Private capital is intrinsically involved in all of these. It doesn’t even enter these debate that the state should assume complete responsibility in any of these areas. It would be an anathema and if it were to happen would signal that the social contract had failed or, if it hadn’t failed, would be incapacitated because the state would be rendering it dissolved by impinging on it to such a degree.
Shorter, “public-private partnership” isn’t a dirty word (or dirty phrase). So the question always becomes, what is the interface to, and what is the scope of business in, the essentials of society? Never have I encountered any desire in the Japanese to strong-arm business out of the equation. One can infer that this is because there is still an element of trust in business to fulfil its societal obligations. Implicit in that is that it’s a two way street. The people believe that business should make their fair-shares contribution. But that is bivalent, using the word in its engineering sense, with, in turn, extending the courtesy (I use that word deliberately) to business to make its inputs. It’s a give and take situation. Inherent in a give and take relationship is that you must always allow and facilitate the other party, or groups, to do the giving. So it’s perfectly natural, for a Japanese person, when considering a matter, to ask “what, I wonder, will business be giving here?”. Not, stressing the point as it’s a subtly, “what, I wonder could or should business be giving here?”

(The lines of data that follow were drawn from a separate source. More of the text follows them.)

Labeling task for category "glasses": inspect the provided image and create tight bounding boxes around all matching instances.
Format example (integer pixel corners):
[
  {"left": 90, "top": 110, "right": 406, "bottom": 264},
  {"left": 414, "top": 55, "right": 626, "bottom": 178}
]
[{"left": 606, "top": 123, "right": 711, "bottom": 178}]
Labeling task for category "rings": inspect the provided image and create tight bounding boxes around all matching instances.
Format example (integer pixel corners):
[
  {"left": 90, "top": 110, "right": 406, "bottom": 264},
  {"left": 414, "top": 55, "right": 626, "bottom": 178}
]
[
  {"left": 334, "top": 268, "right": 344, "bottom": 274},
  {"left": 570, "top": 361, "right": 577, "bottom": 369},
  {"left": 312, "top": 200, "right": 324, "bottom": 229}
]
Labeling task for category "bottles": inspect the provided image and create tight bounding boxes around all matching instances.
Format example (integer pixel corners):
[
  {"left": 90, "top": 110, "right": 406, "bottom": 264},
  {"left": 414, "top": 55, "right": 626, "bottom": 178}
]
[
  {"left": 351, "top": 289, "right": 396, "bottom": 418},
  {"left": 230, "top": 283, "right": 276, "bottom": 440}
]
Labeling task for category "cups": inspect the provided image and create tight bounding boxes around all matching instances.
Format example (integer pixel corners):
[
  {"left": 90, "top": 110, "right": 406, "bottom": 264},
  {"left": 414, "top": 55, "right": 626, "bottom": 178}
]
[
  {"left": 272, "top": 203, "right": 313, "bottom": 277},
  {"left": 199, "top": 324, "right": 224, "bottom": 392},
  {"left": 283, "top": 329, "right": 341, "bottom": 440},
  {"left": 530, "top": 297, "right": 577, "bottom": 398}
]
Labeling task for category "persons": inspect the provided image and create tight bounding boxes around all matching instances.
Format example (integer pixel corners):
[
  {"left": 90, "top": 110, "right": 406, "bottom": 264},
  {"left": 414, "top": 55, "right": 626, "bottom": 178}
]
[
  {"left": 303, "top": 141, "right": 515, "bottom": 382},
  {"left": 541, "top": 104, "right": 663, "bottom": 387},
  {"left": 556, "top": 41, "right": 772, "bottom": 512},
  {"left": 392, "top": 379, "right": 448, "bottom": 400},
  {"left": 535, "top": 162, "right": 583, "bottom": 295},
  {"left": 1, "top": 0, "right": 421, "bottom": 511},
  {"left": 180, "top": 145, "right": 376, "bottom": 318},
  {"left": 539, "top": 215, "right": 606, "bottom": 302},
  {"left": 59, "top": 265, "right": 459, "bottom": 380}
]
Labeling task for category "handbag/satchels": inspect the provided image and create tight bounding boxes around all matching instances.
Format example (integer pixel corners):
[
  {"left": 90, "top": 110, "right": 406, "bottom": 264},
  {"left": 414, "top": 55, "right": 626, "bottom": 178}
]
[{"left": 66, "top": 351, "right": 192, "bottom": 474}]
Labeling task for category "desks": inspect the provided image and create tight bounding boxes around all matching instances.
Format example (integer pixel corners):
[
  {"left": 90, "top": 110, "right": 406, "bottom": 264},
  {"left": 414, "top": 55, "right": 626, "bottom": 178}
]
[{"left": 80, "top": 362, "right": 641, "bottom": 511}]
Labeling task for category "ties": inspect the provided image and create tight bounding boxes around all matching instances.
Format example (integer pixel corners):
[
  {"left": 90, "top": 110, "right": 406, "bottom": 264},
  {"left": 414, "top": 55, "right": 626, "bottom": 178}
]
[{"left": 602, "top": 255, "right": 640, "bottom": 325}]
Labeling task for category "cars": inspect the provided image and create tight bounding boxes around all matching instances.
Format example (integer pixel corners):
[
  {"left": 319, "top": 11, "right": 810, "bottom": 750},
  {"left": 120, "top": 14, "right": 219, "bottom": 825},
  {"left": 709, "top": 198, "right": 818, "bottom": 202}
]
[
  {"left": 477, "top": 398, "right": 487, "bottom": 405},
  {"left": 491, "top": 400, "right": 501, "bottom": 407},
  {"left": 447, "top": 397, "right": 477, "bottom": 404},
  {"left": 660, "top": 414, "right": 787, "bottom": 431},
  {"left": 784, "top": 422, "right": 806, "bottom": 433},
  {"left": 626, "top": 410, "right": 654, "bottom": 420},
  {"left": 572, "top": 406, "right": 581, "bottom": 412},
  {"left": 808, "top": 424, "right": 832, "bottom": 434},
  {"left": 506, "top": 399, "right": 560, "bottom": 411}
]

Unfortunately, this deep cognitive capture reflects the success of the long-standing program in the US to inculcate pro-business attitudes, meaning the right of companies to pursue profit and not be encumbered by social obligations. That was made explicit by Milton Friedman making up out of whole cloth an idea most assuredly not enshrined in law, that companies supposedly exist to serve shareholders. In fact, equity ownership is a residual claim: creditors, suppliers, the tax man, payments to workers, regulatory fees and fines all come ahead in the payment hierarchy.
Japan never bought into that model. Entrepreneurs are revered not for getting rich but for creating jobs. The most powerful companies in Japan, their trading companies and their banks, were explicitly not to be very profitable because it was well understood that their profits would come at the expense of commercial activity.
And now it is hard to fathom how to counter such deep indoctrination, particularly as it has become even more intense as inequality has exploded.